Opinion
Civil Action No. 07-168, Electronically Filed.
March 7, 2007
MEMORANDUM OPINION
Defendants BayOne Urethane Systems, LLC. and the other eleven defendants filed a notice of removal of this case from the Court of Common Pleas of Allegheny County, Pennsylvania, claiming that: (a) Eric Reinstadtler's state court complaint, raising claims under Pennsylvania's Wage Payment and Collection Law ("WPCL") and Pennsylvania common law breach of contract, is actually a claim for severance benefits under an ERISA welfare benefits plan, as defined by 29 U.S.C. § 1002(1); (b) ERISA completely preempts plaintiff's claims, 29 U.S.C. § 1144(a); and (c) plaintiff's state court action is removable to federal court pursuant to 28 U.S.C. §§ 1441 and 1446.
This Court was not convinced, and entered a Rule to Show Cause on February 20, 2007, directing the parties to "file a Response to Rule to Show Cause, stating the party's respective positions as to whether this case involves a federal question, and whether it should or should not be remanded to the Court of Common Pleas of Allegheny County." After careful consideration of the responses to the Rule to Show Cause and plaintiff's complaint, the Court holds that there is no ERISA welfare benefits plan implicated, and even if there were, plaintiff's breach of contract and WPCL claims are not sufficiently "related to" said plan to preempt the state law claims.
Plaintiff's complaint alleges, in most pertinent part: plaintiff worked 18 years for defendant Bayer Material Science LLC; in 2004, he was asked to join a subsidiary of Bayer, BayOne Urethane Systems, LLC (BayOne); plaintiff agreed to join BayOne when he requested and received "multiple assurances that he would not lose any of his accrued benefits"; that BayOne gives "Severance Benefits" upon termination of employment equal to two weeks of base pay for each year of "combined" service; and that, at the time of his termination from BayOne in 2005, he had "earned and accumulated 36 weeks of Severance Benefits according to the policy of BayOne"; and that he had earned a bonus of $15,000 from BayOne at the time of his termination. Complaint, ¶¶ 16-25. The complaint seeks wages and commissions allegedly owed him, including severance and an earned yearly bonus, liquidated damages under the WPCL, and severance benefits of $32,049.69 as calculated by his years of service pursuant to BayOne's "Severance Benefits" policy.
Defendants' Notice of Removal and Reply to Order to Show Cause insist that BayOne's severance pay plan is an ERISA welfare benefits plan because eligibility for such benefits "requires the exercise of judgment as to whether the reasons for termination of employment do or do not constitute a `dismissal for cause.' Such severance pay plans are governed by ERISA." Defendants' Reply to Order to Show Cause (doc. no. 10) at 2.
At the outset, the Court notes that federal courts are courts of limited jurisdiction, possessing only that power authorized by Constitution and statute.

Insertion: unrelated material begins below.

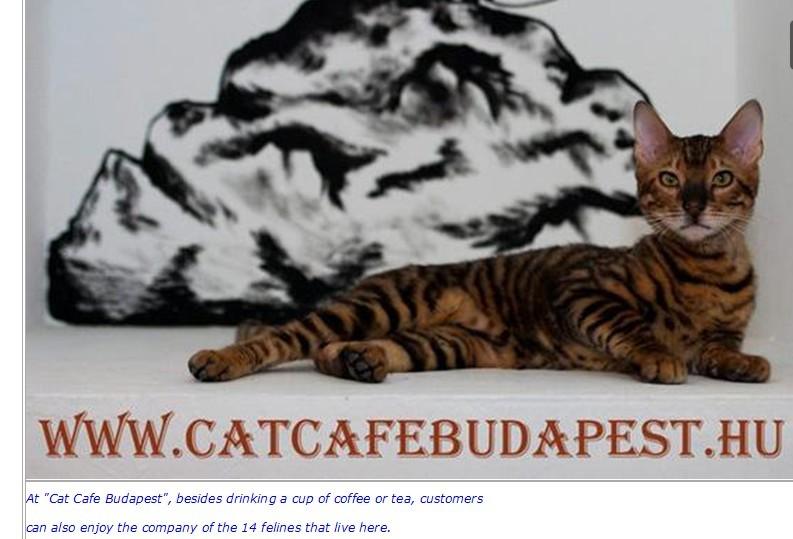 CAT1-A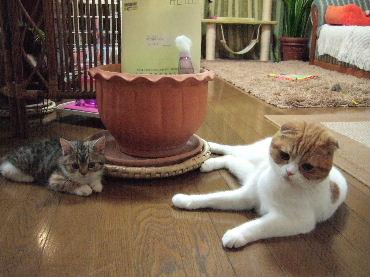 2007_0605okinawa0011.jpg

Kokkonen v. Guardian Life Ins. Co., 511 U.S. 375 (1994). Because federal district courts have limited jurisdiction, the removal statutes are strictly construed against removal. Batoff v. State Farm Ins. Co., 977 F.2d 848, 851 (3d Cir. 1992). All doubts as to substantive and procedural jurisdictional prerequisites must be resolved in favor of remand. Abels v. State Farm Fire Casualty Co., 770 F.2d 26, 29 (3d Cir. 1985); Sterling Homes, Inc. v. Swope, 816 F. Supp. 319, 323 (M.D. Pa. 1993).
The removing defendant bears the heavy burden of persuading the court to which the state action was removed that it has jurisdiction under the removal statutes. Batoff, 977 F.2d at 851; Boyer v. Snap-On Tools Corp., 913 F.2d 108, 111 (3d Cir. 1990), cert. denied, 498 U.S. 1085 (1991). "Whether the claim arises under `federal law' for removal purposes is determined by applying the `well-pleaded complaint rule' which determines original federal jurisdiction." Wuerl v. International Life Science Church, 758 F.Supp. 1084, 1086 (W.D.Pa. 1991).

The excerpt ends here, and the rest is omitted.